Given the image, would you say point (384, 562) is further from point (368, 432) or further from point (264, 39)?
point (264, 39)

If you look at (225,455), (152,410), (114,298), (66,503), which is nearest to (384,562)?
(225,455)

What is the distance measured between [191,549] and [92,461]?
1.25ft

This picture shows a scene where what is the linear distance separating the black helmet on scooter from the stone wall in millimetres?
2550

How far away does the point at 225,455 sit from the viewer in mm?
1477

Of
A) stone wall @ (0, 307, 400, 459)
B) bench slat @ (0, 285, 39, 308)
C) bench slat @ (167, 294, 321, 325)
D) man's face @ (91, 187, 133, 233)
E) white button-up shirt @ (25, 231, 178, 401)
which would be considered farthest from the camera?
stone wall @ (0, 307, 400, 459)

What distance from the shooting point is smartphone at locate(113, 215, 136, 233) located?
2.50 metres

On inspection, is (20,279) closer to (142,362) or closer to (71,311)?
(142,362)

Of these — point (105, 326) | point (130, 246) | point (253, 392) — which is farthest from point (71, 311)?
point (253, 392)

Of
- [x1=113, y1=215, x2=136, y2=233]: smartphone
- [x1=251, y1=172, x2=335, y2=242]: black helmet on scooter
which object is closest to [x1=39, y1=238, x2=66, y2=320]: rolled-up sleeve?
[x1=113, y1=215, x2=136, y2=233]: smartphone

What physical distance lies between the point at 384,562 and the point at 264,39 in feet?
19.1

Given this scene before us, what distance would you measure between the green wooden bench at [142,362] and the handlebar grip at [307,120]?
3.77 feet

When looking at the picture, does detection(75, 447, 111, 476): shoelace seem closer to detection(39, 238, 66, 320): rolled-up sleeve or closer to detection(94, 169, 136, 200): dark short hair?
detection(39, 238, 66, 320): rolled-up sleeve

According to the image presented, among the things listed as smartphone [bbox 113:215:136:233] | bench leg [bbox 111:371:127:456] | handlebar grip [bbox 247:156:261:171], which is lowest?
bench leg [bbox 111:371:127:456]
=====
**PROBLEM REQUIREMENTS**
Edit the entries above so that every "bench slat" becomes "bench board", leaving all other text unchanged.

**SOLUTION FOR THIS TASK**
Given the image, would you say point (384, 562) is further from point (368, 432) or further from point (264, 39)?
point (264, 39)

If you look at (225,455), (152,410), (114,298), (66,503), which is nearest to (384,562)?
(225,455)

What is the distance measured between [191,549] and [92,461]?
1.25ft

This picture shows a scene where what is the linear distance separating the black helmet on scooter from the stone wall in millimetres?
2550

How far away does the point at 225,455 sit from the viewer in mm?
1477

Of
A) stone wall @ (0, 307, 400, 459)
B) bench board @ (0, 285, 39, 308)
C) bench board @ (167, 294, 321, 325)
D) man's face @ (91, 187, 133, 233)
E) white button-up shirt @ (25, 231, 178, 401)
which would be considered farthest from the camera?
stone wall @ (0, 307, 400, 459)

What distance from the shooting point is smartphone at locate(113, 215, 136, 233) located?
2.50 metres

On inspection, is (20,279) closer to (142,362) or closer to (71,311)?
(142,362)

Of these — point (105, 326) | point (130, 246) | point (253, 392) — which is farthest from point (71, 311)?
point (253, 392)

Of
- [x1=113, y1=215, x2=136, y2=233]: smartphone
- [x1=251, y1=172, x2=335, y2=242]: black helmet on scooter
which object is closest to [x1=39, y1=238, x2=66, y2=320]: rolled-up sleeve?
[x1=113, y1=215, x2=136, y2=233]: smartphone

What physical distance lies between the point at 384,562 and the point at 264,39 in feet?
19.1

Given this scene before us, what distance would you measure between the green wooden bench at [142,362] and the handlebar grip at [307,120]?
3.77 feet

When looking at the picture, does detection(75, 447, 111, 476): shoelace seem closer to detection(39, 238, 66, 320): rolled-up sleeve or closer to detection(94, 169, 136, 200): dark short hair?
detection(39, 238, 66, 320): rolled-up sleeve

According to the image presented, among the things listed as smartphone [bbox 113:215:136:233] | bench leg [bbox 111:371:127:456] | handlebar grip [bbox 247:156:261:171], which is lowest?
bench leg [bbox 111:371:127:456]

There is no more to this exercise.